Join the Cat Crowd
There's no shortage of good reasons to climb aboard a catamaran
A rare sight on the world's waters 20 years ago, catamarans are now ubiquitous. At boat shows, they elbow aside monohulls, clamoring for attention. And they get it. Their mere presence demands it. They're big and brash, they offer bountiful creature comforts, and they revel in their exuberant styling.
Catamarans have evolved over the past three decades, and the public perception of the cruising cat has gone from oddball and dubious to mature and proven. Viewed more clearly through the lens of experience, the spectacular flips of some early racing models are accepted now as the inevitable outcome of experimentation and the price of progress. Modern cats have benefited from the "oops" moments of these pioneers, and they're now considered at least as safe as monohulls.
"The first question out of the mouths of visitors aboard catamarans isn't 'Will it tip over?'" says Hugh Murray, president of The Catamaran Company, which handles cats in every capacity, from new- boat dealer to used-boat broker to charter broker. "We haven't really heard that for five, maybe more years. We do get 'How fast can it go?' But that's usually for pass-along information intended for the guys back at the office. What people are really interested in is the space."
That, and the idea that sailing holidays don't have to mean the family has to be cramped together, white-knuckled, at 30 degrees of heel. Instead, they can spread out and lounge in the airy deck-level saloon, with its wide view of the horizon; engage in the sailing in the roomy cockpit; or lie on the trampoline and watch the sea go by.
The most popular cats bear out this dynamic. Their predominant features are an abundance of living space aboard a stable platform. Despite the inherent potential in the configuration, cruising catamarans, just like cruising monohulls, aren't built for speed but for comfort. Their appeal has as much, if not more, to do with the luxury they offer--and a penchant for lying quietly to an anchor in a rolly roadstead--as it does with their ability to sail a little faster off the wind than their monohull cousins. OK, in some cases, a lot faster.
While cabin count and condo-like convenience rank high on the cat designer's brief, they come blended with performance and seakeeping features in all ratios. There's a cat for every wallet and want, from small to large and from gentle and domesticated to fast and feral.

* * * * *

__WORK INSTRUCTIONS__.
A - Quote the catamaran article word for word, the stretch from "Catamarans have evolved" through "safe as monohulls.".
B - Answer these questions from the catamaran article:
(i) Who is president of The Catamaran Company?
(ii) Over how many decades have catamarans evolved?
(iii) At how many degrees of heel does the article picture a family cramped together?
C - The catamaran article names places on board where a family can spread out. List all of them.

* * * * *

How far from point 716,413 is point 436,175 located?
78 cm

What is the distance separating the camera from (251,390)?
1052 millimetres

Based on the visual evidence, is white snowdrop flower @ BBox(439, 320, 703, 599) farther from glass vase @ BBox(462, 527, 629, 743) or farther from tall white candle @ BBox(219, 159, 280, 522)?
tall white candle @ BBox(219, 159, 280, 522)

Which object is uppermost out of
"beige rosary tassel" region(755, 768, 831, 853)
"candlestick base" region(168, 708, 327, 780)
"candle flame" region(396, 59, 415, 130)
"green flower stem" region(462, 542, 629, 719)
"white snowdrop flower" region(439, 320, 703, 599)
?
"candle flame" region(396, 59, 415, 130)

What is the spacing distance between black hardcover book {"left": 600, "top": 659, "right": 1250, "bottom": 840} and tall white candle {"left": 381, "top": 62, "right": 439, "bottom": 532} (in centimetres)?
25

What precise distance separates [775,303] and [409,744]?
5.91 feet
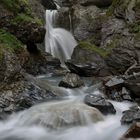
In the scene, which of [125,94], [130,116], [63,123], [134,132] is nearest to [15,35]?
[125,94]

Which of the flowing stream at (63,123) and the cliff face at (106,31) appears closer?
the flowing stream at (63,123)

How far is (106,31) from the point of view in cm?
1855

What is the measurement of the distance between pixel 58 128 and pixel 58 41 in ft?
32.4

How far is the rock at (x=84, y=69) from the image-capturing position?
14.5 meters

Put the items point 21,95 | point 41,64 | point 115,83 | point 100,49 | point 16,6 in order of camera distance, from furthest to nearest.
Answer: point 100,49 < point 41,64 < point 16,6 < point 115,83 < point 21,95

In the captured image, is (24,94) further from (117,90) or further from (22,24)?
(22,24)

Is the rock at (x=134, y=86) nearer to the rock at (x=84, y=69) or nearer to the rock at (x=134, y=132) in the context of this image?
the rock at (x=134, y=132)

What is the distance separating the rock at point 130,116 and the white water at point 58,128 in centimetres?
19

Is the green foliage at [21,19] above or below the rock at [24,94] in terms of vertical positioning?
above

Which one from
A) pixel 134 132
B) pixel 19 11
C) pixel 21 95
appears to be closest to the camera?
pixel 134 132

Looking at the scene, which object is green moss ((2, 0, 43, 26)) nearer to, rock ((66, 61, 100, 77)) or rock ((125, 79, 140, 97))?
rock ((66, 61, 100, 77))

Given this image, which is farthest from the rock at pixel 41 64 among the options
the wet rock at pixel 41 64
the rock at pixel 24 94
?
the rock at pixel 24 94

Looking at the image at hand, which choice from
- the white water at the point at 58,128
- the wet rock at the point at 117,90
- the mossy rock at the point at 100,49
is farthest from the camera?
the mossy rock at the point at 100,49

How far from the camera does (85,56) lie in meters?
15.7
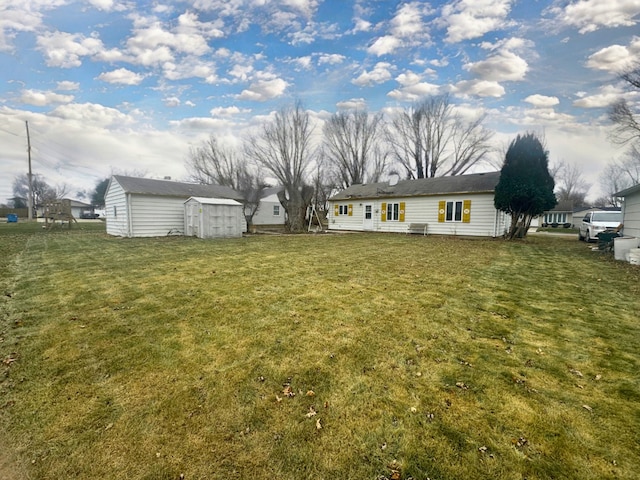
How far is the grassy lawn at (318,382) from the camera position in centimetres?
191

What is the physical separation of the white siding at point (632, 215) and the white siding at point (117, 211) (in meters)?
23.3

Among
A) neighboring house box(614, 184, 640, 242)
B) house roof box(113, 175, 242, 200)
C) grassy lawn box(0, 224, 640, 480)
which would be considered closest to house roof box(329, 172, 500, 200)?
neighboring house box(614, 184, 640, 242)

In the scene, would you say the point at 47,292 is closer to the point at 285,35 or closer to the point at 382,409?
the point at 382,409

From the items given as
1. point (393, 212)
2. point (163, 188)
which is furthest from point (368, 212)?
point (163, 188)

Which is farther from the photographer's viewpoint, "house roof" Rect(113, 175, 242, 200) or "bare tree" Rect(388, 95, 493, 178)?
"bare tree" Rect(388, 95, 493, 178)

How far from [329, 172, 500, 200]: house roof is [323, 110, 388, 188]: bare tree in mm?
10365

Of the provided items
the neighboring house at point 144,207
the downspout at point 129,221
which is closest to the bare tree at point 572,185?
the neighboring house at point 144,207

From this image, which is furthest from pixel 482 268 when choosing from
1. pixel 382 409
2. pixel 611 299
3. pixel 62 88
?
pixel 62 88

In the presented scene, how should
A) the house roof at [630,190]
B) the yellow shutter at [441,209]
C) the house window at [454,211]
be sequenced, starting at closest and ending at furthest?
1. the house roof at [630,190]
2. the house window at [454,211]
3. the yellow shutter at [441,209]

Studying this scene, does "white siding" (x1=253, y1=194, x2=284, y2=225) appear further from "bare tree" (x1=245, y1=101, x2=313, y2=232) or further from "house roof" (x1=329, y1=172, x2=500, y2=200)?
"house roof" (x1=329, y1=172, x2=500, y2=200)

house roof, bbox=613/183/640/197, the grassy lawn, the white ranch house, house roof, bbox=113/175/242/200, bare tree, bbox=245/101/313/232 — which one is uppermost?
bare tree, bbox=245/101/313/232

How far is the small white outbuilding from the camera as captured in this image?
54.2ft

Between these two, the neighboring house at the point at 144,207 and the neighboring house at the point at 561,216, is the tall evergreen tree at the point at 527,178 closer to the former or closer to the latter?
the neighboring house at the point at 144,207

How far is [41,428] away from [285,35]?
16.1 metres
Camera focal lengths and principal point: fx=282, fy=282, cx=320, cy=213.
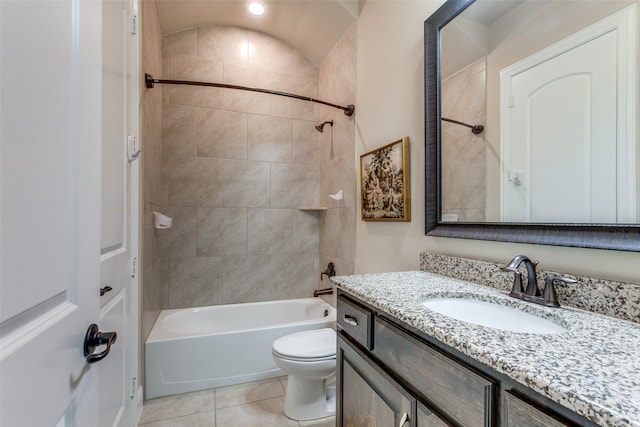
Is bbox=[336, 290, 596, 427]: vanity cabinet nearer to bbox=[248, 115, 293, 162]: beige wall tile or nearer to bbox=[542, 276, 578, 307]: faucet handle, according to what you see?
bbox=[542, 276, 578, 307]: faucet handle

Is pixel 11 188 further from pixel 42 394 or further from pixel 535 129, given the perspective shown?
pixel 535 129

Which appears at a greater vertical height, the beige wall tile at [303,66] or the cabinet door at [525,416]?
the beige wall tile at [303,66]

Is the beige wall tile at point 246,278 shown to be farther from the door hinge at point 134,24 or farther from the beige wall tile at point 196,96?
the door hinge at point 134,24

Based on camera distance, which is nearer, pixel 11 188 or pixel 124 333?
pixel 11 188

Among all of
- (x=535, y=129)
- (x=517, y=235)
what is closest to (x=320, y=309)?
(x=517, y=235)

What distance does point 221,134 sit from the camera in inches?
102

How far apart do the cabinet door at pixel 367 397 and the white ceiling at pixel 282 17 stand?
7.73 ft

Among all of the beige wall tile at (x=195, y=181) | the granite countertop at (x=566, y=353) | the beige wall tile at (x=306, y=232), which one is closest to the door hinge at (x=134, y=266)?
the beige wall tile at (x=195, y=181)

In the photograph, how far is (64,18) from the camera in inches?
20.6

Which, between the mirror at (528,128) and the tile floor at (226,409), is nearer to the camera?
the mirror at (528,128)

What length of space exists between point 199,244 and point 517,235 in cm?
235

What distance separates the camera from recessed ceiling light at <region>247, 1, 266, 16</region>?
2289mm

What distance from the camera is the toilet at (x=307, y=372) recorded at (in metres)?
1.59

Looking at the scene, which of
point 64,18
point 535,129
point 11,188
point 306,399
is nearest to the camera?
point 11,188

* * * * *

__YOUR WRITTEN ANSWERS__.
A -
Catamarans have evolved over the past three decades, and the public perception of the cruising cat has gone from oddball and dubious to mature and proven. Viewed more clearly through the lens of experience, the spectacular flips of some early racing models are accepted now as the inevitable outcome of experimentation and the price of progress. Modern cats have benefited from the "oops" moments of these pioneers, and they're now considered at least as safe as monohulls.

B -
(i) Hugh Murray
(ii) Three decades
(iii) 30 degrees

C - The airy deck-level saloon, the roomy cockpit, the trampoline